Challenge 1:
Please repeat the passage of the essay on twentieth-century terror between "The tone of" and "service, its warriors.", inclusive, word for word.

Extract to read:
::::

Nineteen Eighty-Four is NOW

c) Copyright Norman Ershler 1996 - 2002

The tone of the 20th century was set long before the first day of its first year. The 19th century had begun with a new and profoundly different presence on the world stage. Born at the close of the 18th century, the United States, with its huge expanse, vast resources and independent spirit, would lead the western world into the intense industrialization of the 19th century. Thus, the 20th century dawned on a world which had become both master and slave of the great mechanized society. And no part of 20th century society would seize the power created by this massive industrialization more than its politicians and, in their service, its warriors.

Terror, in both war and peace, had been with mankind since the first man realized that a stick or a stone could get you your way not only with a woolly bison, but with your fellow cave dwellers as well. But, prior to the 20th century, wars were fought by armies which met on a field of battle far separated from civilian life. During the 20th century, however, from the Somme to Guernica to Coventry to Dresden to Hiroshima, mass terror against civilians during wartime had become an instrumentality of national will. (Even during the relatively peaceful last half of the 20th century, the threat of mass terror, that is, psychological terror - the mad policy of Mutually Assured Destruction - was employed by the American and Soviet superpowers.) And politicians and government leaders, who had so willingly employed these new and profoundly inhuman tools of war soon realized the effectiveness of terror as an instrument of domestic social policy, also.

::::

Challenge 2:
Rewrite the records from the line holding "Considering pixel 124" through the end of the records, inclusive, replacing "closer" with "nearer" and leaving everything else unchanged.

::::

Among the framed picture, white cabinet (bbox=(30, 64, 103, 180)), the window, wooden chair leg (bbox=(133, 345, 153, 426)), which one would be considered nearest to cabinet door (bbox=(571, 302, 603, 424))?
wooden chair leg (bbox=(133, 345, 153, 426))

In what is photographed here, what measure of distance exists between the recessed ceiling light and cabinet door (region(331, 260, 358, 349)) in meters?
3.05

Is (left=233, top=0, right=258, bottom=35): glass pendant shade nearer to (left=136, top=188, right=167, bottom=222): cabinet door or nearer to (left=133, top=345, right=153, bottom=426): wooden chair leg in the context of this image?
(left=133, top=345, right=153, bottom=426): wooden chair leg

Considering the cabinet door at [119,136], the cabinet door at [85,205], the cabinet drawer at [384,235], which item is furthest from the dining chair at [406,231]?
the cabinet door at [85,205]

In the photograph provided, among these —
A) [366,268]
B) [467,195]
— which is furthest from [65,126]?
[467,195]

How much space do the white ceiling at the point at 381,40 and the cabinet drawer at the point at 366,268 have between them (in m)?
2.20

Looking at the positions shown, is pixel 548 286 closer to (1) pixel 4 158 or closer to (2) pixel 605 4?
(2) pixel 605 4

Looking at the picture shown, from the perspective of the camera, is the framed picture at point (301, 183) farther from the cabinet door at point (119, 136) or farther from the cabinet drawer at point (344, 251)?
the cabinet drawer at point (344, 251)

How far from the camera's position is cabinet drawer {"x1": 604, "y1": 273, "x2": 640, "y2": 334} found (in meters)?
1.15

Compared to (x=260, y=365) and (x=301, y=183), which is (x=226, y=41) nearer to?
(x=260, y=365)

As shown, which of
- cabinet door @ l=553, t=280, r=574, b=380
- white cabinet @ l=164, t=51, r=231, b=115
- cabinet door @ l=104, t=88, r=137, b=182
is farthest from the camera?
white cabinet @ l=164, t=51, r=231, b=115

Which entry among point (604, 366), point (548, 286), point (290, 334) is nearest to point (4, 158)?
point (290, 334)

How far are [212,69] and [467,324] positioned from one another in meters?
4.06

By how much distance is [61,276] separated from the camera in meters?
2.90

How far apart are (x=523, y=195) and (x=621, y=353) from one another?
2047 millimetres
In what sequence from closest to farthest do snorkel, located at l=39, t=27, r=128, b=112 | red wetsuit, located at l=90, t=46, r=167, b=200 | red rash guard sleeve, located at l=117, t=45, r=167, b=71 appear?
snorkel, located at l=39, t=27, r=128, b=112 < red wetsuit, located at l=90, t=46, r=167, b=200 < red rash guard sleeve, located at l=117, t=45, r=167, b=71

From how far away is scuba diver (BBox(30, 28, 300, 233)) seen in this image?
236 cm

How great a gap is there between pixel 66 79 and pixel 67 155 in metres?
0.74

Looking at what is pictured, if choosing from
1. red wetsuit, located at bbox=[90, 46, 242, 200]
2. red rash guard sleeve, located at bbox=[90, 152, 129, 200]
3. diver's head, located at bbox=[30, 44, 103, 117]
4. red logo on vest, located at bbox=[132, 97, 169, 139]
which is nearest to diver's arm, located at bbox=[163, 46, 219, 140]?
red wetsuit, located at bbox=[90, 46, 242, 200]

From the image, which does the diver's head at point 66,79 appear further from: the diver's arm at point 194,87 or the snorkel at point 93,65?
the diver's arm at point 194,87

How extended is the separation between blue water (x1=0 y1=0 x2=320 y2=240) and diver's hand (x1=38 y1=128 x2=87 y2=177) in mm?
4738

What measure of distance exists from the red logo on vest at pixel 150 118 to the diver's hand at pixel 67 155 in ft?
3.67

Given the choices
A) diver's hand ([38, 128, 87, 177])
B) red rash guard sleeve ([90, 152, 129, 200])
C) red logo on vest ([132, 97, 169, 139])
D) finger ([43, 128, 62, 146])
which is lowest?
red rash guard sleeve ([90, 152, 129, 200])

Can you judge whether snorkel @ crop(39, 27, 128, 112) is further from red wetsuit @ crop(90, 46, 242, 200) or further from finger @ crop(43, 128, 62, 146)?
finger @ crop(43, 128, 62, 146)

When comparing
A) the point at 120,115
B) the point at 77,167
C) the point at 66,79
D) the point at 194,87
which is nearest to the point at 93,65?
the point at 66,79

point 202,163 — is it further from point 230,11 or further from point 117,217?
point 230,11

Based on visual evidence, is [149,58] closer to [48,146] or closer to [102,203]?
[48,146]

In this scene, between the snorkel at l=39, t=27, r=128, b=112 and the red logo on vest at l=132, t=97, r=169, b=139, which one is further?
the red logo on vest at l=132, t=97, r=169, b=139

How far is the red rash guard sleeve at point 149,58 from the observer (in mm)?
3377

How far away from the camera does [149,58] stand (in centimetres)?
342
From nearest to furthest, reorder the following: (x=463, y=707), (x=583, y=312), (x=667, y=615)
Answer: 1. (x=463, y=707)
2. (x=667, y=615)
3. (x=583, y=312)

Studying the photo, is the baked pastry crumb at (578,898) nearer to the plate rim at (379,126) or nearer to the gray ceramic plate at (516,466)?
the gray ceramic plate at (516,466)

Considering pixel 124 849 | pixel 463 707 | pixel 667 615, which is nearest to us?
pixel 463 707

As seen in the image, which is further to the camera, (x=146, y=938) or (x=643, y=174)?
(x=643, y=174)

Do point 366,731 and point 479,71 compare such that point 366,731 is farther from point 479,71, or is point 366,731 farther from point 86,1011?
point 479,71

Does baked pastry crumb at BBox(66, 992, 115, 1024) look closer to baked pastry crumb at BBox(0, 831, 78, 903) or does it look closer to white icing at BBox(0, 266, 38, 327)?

::::

Finished answer 1:
The tone of the 20th century was set long before the first day of its first year. The 19th century had begun with a new and profoundly different presence on the world stage. Born at the close of the 18th century, the United States, with its huge expanse, vast resources and independent spirit, would lead the western world into the intense industrialization of the 19th century. Thus, the 20th century dawned on a world which had become both master and slave of the great mechanized society. And no part of 20th century society would seize the power created by this massive industrialization more than its politicians and, in their service, its warriors.

Finished answer 2:
Considering pixel 124 849 | pixel 463 707 | pixel 667 615, which is nearest to us?
pixel 463 707

As seen in the image, which is further to the camera, (x=146, y=938) or (x=643, y=174)?
(x=643, y=174)

Do point 366,731 and point 479,71 compare such that point 366,731 is farther from point 479,71, or is point 366,731 farther from point 86,1011?
point 479,71

Does baked pastry crumb at BBox(66, 992, 115, 1024) look nearer to baked pastry crumb at BBox(0, 831, 78, 903) or does it look nearer to white icing at BBox(0, 266, 38, 327)?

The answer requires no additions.